After repeating the above cycle n times, slider 3 becomes
l _a = _o 〓 ^k=1 It moves forward by δak, and the slider 4 moves forward by l _b =nδ. Therefore, move the slider 4 at a distance determined by the voltage e, for example, in units of 1 μm.
It can be moved by an integral multiple of that distance.
That is, although the movement of the slider 4 is caused by the movement of the slider 3, it is not simply tracked, but is performed based on the voltage e, and is not affected by the length between each step caused by the pulse motor 14.

Note that if |l _a −l _b | exceeds a certain value, the distance between the sliders 3 and 4 will exceed the appropriate range, resulting in loss of synchronization. It is necessary to select the voltage e that determines the voltage e to avoid such a problem, but the step width can be changed within that range.

In the embodiment described above, steel belts 1 and 2 are used as the linear drive mechanism, but these may be a feed screw that eliminates backlash or other linear drive mechanisms. Furthermore, instead of the air floating table 12, a linear ball slider can also be used. Furthermore, a piezoelectric element can be used in place of the DC servo motor 15. This piezoelectric element is interposed between both sliders 3 and 4, and applies the displacement generated thereto to slider 4. The piezoelectric element produces a displacement proportional to the input voltage E, and since the maximum of the input voltage E is the step determining voltage e as described above, the slider 4 can be stepped by one step δ.

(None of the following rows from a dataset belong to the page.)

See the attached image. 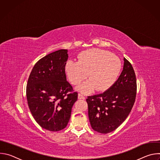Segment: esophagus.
<instances>
[{
	"label": "esophagus",
	"instance_id": "obj_1",
	"mask_svg": "<svg viewBox=\"0 0 160 160\" xmlns=\"http://www.w3.org/2000/svg\"><path fill=\"white\" fill-rule=\"evenodd\" d=\"M78 99H85V97L81 94H78Z\"/></svg>",
	"mask_w": 160,
	"mask_h": 160
}]
</instances>
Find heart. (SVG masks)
Listing matches in <instances>:
<instances>
[{
  "label": "heart",
  "instance_id": "heart-1",
  "mask_svg": "<svg viewBox=\"0 0 160 160\" xmlns=\"http://www.w3.org/2000/svg\"><path fill=\"white\" fill-rule=\"evenodd\" d=\"M78 61L68 60L64 66L67 77L73 85H77L87 77L76 89L84 94L92 93L96 88L104 92L117 80L121 70L120 59L109 51L91 49L80 52Z\"/></svg>",
  "mask_w": 160,
  "mask_h": 160
}]
</instances>
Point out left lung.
Here are the masks:
<instances>
[{
  "label": "left lung",
  "mask_w": 160,
  "mask_h": 160,
  "mask_svg": "<svg viewBox=\"0 0 160 160\" xmlns=\"http://www.w3.org/2000/svg\"><path fill=\"white\" fill-rule=\"evenodd\" d=\"M123 70L116 82L104 92L88 96V115L92 129L108 133L127 118L134 104L137 82L133 68L124 58Z\"/></svg>",
  "instance_id": "obj_1"
}]
</instances>
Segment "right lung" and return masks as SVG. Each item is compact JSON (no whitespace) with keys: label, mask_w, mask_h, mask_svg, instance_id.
Here are the masks:
<instances>
[{"label":"right lung","mask_w":160,"mask_h":160,"mask_svg":"<svg viewBox=\"0 0 160 160\" xmlns=\"http://www.w3.org/2000/svg\"><path fill=\"white\" fill-rule=\"evenodd\" d=\"M68 50L60 49L40 59L33 66L27 85L32 115L43 128L57 132L70 120L78 93L67 82L64 66Z\"/></svg>","instance_id":"add662e5"}]
</instances>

(Effect) The present invention uses a pulse motor as described above, but the accuracy is not determined by it, but the accuracy of the second slider is determined based on the first slider that is stepped by the pulse motor. Since relative displacement is performed by a servo mechanism and movement is performed by stacking them, the movement accuracy is determined by the servo mechanism and high accuracy can be obtained. Since the displacement detector only needs to detect minute displacements, a highly accurate one can be easily obtained, and a high-grade device such as a laser interference device is not required. Furthermore, the total length of movement can be extended as desired by increasing the number of steps.

[Brief explanation of drawings]

FIG. 1 is a plan view showing an embodiment of the present invention, FIG. 2 is a front view thereof, and FIG. 3 is a plan view for explaining the operation. 1, 2... Steel belt, 3, 4... 1st,
2nd slider, 8... Displacement detector, 14... Pulse motor, 15... DC servo motor, 16...
Comparator, 18...hold circuit, 19...adder, 23...timing circuit.

Claims (1)

[Claims] 1 The first step driven by a pulse motor
a second slider that can move in parallel with the first slider; a displacement detector that detects the relative displacement of both sliders; and a displacement detector that detects the output of the displacement detector at a predetermined timing for each step. a temporary storage means for holding, an adder for adding a constant value determined by the step width to the memory contents of the storage means, and an output of the adder as a comparison value, and a comparison value between it and the output of the displacement detector. A precision positioning device comprising: a comparator that outputs a difference; and a servo mechanism that is energized by the output of the comparator and drives the second slider for each step.